Here's the connection to tribal thinking. A friend of mine recently said that she was committed to voting for the Democratic nominee in 2024 regardless of who it was. Maybe she didn't really think this. But if she did, it's a mark of tribal thinking. "If you're really one of us," says the progressive, "you can't even consider the possibility of voting for the other guy." Track record, character, and evidence be damned. Committing yourself to a course of action regardless of what new information turns up is a mark of loyalty. It's not a mark of good thinking.
A similar story can be told for beliefs. We believe what we do because we think it's true. Indeed, that's why we believe what we do--no one believes something that they think is false. So, belief is tied to truth. And just as your course of action should shift with changes in information, so, too, your beliefs should shift with changes in information. If it doesn't, then something's wrong.
For example, a friend of mine recently said that there was no amount of evidence in the world that would be enough for him to get the COVID vaccine. That was beyond the pale. There were no studies I could show him, no scientific explanation, and no expert testimony that was going to change his mind.

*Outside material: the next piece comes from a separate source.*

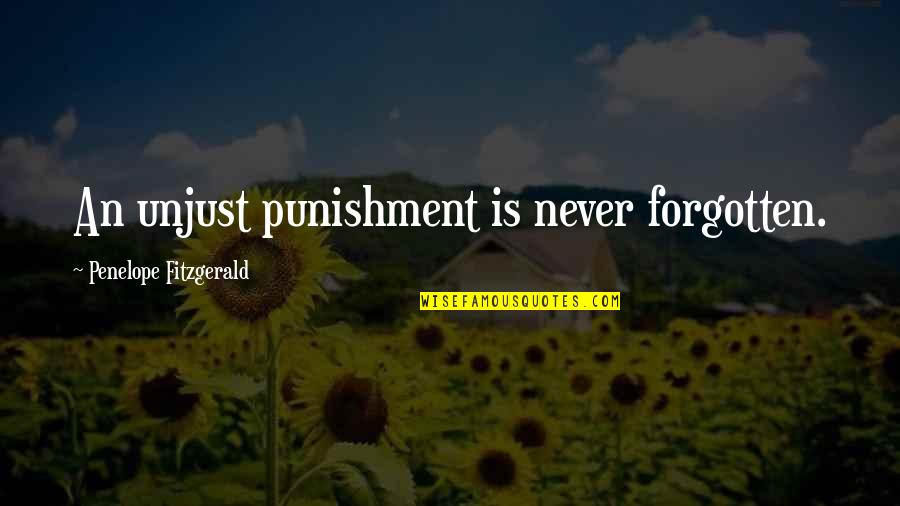 Penelope Fitzgerald Quotes By Penelope Fitzgerald: An unjust punishment is never forgotten.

That level of confidence can't be justified by an appeal to evidence. Our evidence almost always falls short of certainty. I'm confident that Denver is the capitol of Colorado, but I'm not certain. (I've been wrong about that sort of thing in the past.). And this guy didn't have enough evidence to be certain that the COVID vaccine was dangerous or that all other evidence was misleading. Not even close!
Humans just don't see the world clear as day. Instead, we are left, as John Locke puts it, with the twilight of probability. Given that, we should always be ready to consider the prospect that we're wrong and weigh new evidence carefully. The truth may be black-and-white, but our view of it is always a shade of gray.
So, the "I'll believe this no matter what" attitude is not explained in terms of the evidence. Instead, it's best explained by loyalty. When there's no amount of evidence that would change your mind about something, you're not thinking about it in terms of what's likely to be true. You're thinking like someone who wants to stay in a group so badly that you're willing to believe what's false to do so.
The punchline is that good thinking requires us to calibrate our belief to reasons. There's nothing wrong with flip-flopping, despite the fact that politicians get grief for it. Indeed, we should flip-flop when we get good reasons to think that our worldview is inaccurate. When we dig in our heels and declare that no amount of evidence could shift us from our positions, that's a sure-sign of tribal thinking.